FizzBuzz

  • Jeff Moden

    SSC Guru

    Points: 994667

    BTW... the real reason why I'm asking the above question is that it may explain why so many people have questions like "I deleted a table and only have a backup from yesterday... how do I get today's data back?"

    --Jeff Moden


    RBAR is pronounced "ree-bar" and is a "Modenism" for Row-By-Agonizing-Row.
    First step towards the paradigm shift of writing Set Based code:
    ________Stop thinking about what you want to do to a row... think, instead, of what you want to do to a column.
    "If you think its expensive to hire a professional to do the job, wait until you hire an amateur."--Red Adair
    "Change is inevitable... change for the better is not."
    When you put the right degree of spin on it, the number 3|8 is also a glyph that describes the nature of a DBAs job. 😉

    Helpful Links:
    How to post code problems
    Create a Tally Function (fnTally)

  • TomThomson

    SSC Guru

    Points: 104772

    Jeff Moden (4/19/2010)


    I didn't mean for it to sound harsh on my part. Let me ask though simply because I lead a life sheltered by large batch jobs where only staging tables are in a DB with the SIMPLE recovery mode... would you say that most production databases that folks build are in the SIMPLE recovery mode or BULK INSERT/ FULL recovery mode?
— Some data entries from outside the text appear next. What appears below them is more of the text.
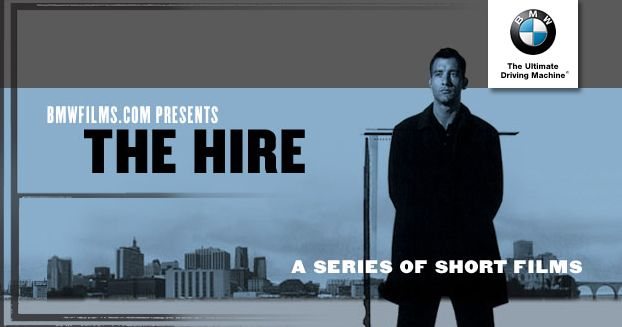 2001-2002: BMW's 'The Hire' (8 short films)  - One of the earliest and most successful examples of branded entertainment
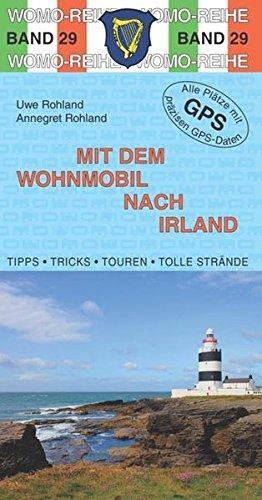 9783869032955: Mit dem Wohnmobil nach Irland: Die Anleitung für einen Erlebnisurlaub. Tipps, Tricks, Touren, Tolle Strände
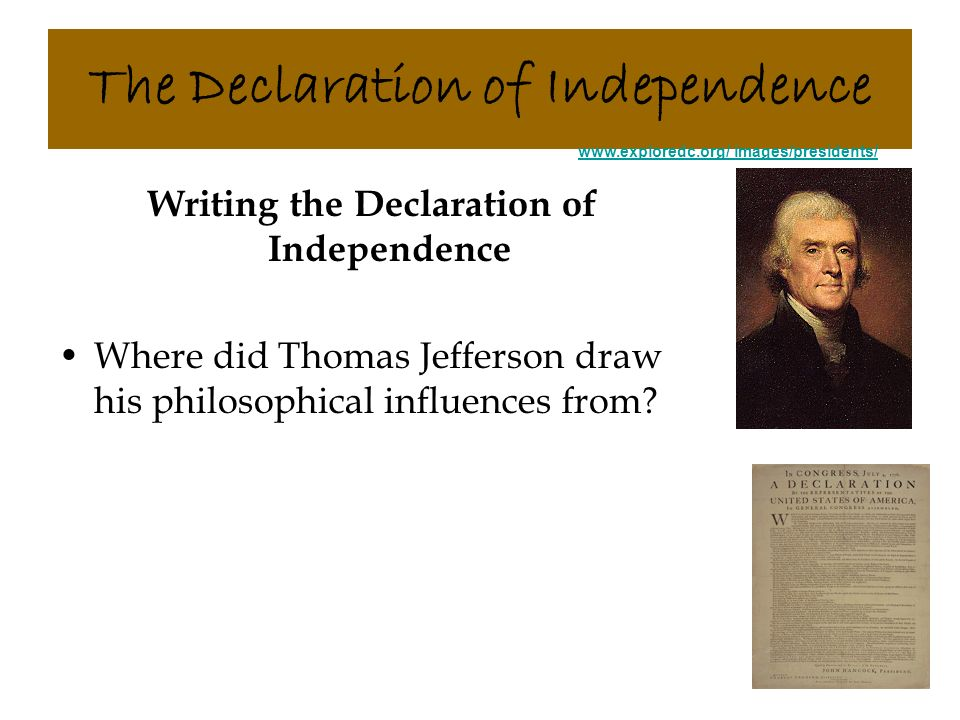 what philosopher influenced the declaration of independence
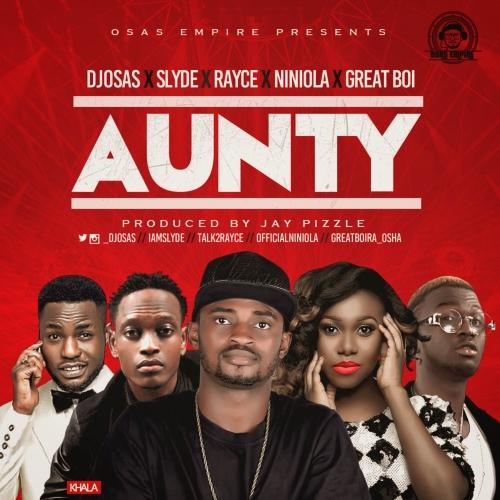 DJ Osas - Aunty (feat. Rayce, Slyde, Niniola & Great Boi)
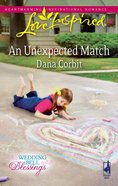 An Unexpected Match (Wedding Bell Blessings) (Love Inspired Series) eBook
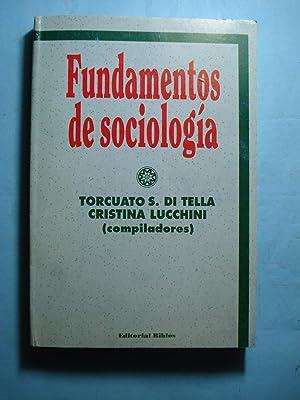 FUNDAMENTOS DE SOCIOLOGÍA: DI TELLA, Torcuato + LUCCHINI, Cristina (COMPILADORES)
    It didn't sound harsh at all Jeff, just as if you had been sheltered from some of the rather nasty things that exist out there in the wild (eg CISCO used SQL Server Desktop Engine using simple recovery model in their BBSM product, which was typically installed in situations where the database was updated throughout the day and night so that without full recovery model data loss was guaranteed any time the server went down other than in a tidy controlled shutdown) and from the practise of using small databases to describe things like availability of features, menu structures, and customisations in other products delivered to many people (those small databases can be replaced by new releases, but other than that they are read only so there's no use to full recovery model).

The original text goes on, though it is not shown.